Introduction

Spatial Statistics

  • Taking into account spatial dependence possibly present in data is a foremost aspect of spatial statistics.

  • General spatial model (Cressie 1993): \(\{ Z(\mathbf{s}) \; : \; \mathbf{s} \in D \}\), where \(D\) is an index set.

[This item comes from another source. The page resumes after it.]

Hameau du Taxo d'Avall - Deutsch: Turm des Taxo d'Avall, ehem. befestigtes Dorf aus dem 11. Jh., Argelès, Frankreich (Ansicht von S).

  • Statistical inference depends heavily on the spatial structure/geometry of the observed spatial data.

Geometry Branch Index set
Areas/polygons Areal models Countable
Points Geostatistics Continuum
Mixed Spatial Data Fusion

Classic Models for Spatial Data

  • Areal data

  • Point-referenced data

  • Mixed/fused data

    • “Aggregated” GP (AGP) (Moraga et al. 2017): \[ Z(\mathbf{s}_i) = \begin{cases} Z(\mathbf{s}_i), & \text{if } \mathcal{A}(\mathbf{s}_i) = 0 \\ {\mathcal{A}(\mathbf{s}_i)}^{-1} \int_{\mathcal{A}(\mathbf{s}_i)} Z(\mathbf{s}) \mathrm{d}\mathbf{s}, & \text{if } \mathcal{A}(\mathbf{s}_i) > 0 \end{cases} \]

Research Questions

  • The main research questions we are interested in are:

    1. Can we propose a model for spatial data that accomodates areal, point-referrenced, and fused data?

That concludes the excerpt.